### Zadanie do zrobienia
Skopiuj bez żadnych zmian ten fragment tekstu o żeglowaniu, który zaczyna się od słów zawierających „7-8 maja 2011”, a kończy na „dobrze, jak wygląda.”.
═════ Podany tekst ═════
Aż sześciu członków załogi było pierwszy raz pod żaglami na morzu. Zaraz po wypłynięciu na otwarte wody Bałtyku odbył się więc obowiązkowy chrzest morski. Dalsze atrakcje zapewnił już Bałtyk. W czasie żeglugi nocnej w kierunku Bornholmu „Malik” przez kilka bardzo długich godzin żeglował w gęstej jak mleko mgle. W czasie drogi powrotnej (także nocą) morze pięknie się rozkołysało przy sile wiatru dochodzącej do 6 w skali Beauforta. Załoga „Malika” odwiedziła stolicę Bornholmu Ronne oraz port Tejn. Główną atrakcją turystyczną było zwiedzanie zamku Hammershus znajdującego się na północnym krańcu wyspy. Gdy pogoda dopisuje ( a dopisała nadzwyczaj) z ruin zamku widać wybrzeże Szwecji. W drodze powrotnej żeglarze odwiedzili znajdujący się na Rugii niemiecki kurort morski – Lauterbach.W wolnych od wacht godziniach śpiewalismy szanty (na pokłdzie była gitara), opalaliśmy się (tak, tak), obserwowaliśmy rozgwieżdżone niebo i ... uczyliśmy sie grać w pokera. 
Siedem dni rejsu minęło piorunem. Niestety... 
Może za rok znowu uda się coś zorganizować.(kilka zdjęć z rejsu w galerii)





22 maja 2011


Dzięki uprzejmości komandora Klubu "Feniks" ze Ślesina mogliśmy skorzystać z łodek klasy "Ancora". Pogoda sprzyjała. Młodzieży z Gimnazjum Salezjańskiego wyraźnie przypadło do gustu samodzielne żeglowanie. Wypłynęli i wrócili, choć było... pod wiatr. A więc czegoś się już nauczyli. Mamy nadzieję jeszcze potrenować na "Ancorach", bo w planach regaty z młodzieżą z Gimnazjum w Ślesinie.





7-8 maja 2011


Wznowliśmy regularne zajęcia na wodzie z grupą młodzieży z Gimnazjum Towarzystwa Salezjańskiego w Koninie i grupą dorosłych. I w sobotę i w niedzielę pogoda nam sprzyjała. Było ciepło, słonecznie i nieźle wiało. Odnowiona "Poziomka" sprawuje się znakomicie. Żegluje tak samo dobrze, jak wygląda.
═════ Podany materiał ═════
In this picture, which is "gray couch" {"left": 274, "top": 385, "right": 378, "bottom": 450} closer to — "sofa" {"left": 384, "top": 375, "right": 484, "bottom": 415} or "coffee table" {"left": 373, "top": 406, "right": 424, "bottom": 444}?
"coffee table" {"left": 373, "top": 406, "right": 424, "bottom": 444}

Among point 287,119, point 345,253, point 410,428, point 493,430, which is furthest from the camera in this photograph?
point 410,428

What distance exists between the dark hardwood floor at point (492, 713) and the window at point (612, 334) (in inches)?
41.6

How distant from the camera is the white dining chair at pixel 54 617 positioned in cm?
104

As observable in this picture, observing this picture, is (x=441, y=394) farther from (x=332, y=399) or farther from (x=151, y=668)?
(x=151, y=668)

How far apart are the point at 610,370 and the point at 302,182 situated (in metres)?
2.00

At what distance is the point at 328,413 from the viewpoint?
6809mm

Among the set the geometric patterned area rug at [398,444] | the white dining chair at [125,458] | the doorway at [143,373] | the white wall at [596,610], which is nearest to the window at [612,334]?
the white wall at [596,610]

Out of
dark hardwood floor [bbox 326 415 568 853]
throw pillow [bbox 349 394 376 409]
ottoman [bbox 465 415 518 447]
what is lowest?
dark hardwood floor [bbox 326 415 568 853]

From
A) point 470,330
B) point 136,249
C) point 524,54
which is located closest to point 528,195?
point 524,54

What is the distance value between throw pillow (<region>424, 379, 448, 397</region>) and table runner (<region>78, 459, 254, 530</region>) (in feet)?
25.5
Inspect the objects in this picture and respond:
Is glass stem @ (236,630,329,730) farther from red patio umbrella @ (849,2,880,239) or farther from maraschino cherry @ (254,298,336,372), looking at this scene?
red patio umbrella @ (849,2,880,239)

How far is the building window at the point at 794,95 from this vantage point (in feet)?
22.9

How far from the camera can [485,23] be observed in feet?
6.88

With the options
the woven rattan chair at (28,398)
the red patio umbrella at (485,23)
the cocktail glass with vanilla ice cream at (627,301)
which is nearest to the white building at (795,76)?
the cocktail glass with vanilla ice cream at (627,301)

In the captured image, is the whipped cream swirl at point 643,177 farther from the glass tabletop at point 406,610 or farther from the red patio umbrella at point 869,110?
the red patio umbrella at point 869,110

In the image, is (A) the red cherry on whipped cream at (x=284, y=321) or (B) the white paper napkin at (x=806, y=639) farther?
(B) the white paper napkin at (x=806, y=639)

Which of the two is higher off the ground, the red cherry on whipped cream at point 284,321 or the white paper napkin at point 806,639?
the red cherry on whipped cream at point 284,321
═════
### Rozwiązanie zadania
7-8 maja 2011


Wznowliśmy regularne zajęcia na wodzie z grupą młodzieży z Gimnazjum Towarzystwa Salezjańskiego w Koninie i grupą dorosłych. I w sobotę i w niedzielę pogoda nam sprzyjała. Było ciepło, słonecznie i nieźle wiało. Odnowiona "Poziomka" sprawuje się znakomicie. Żegluje tak samo dobrze, jak wygląda.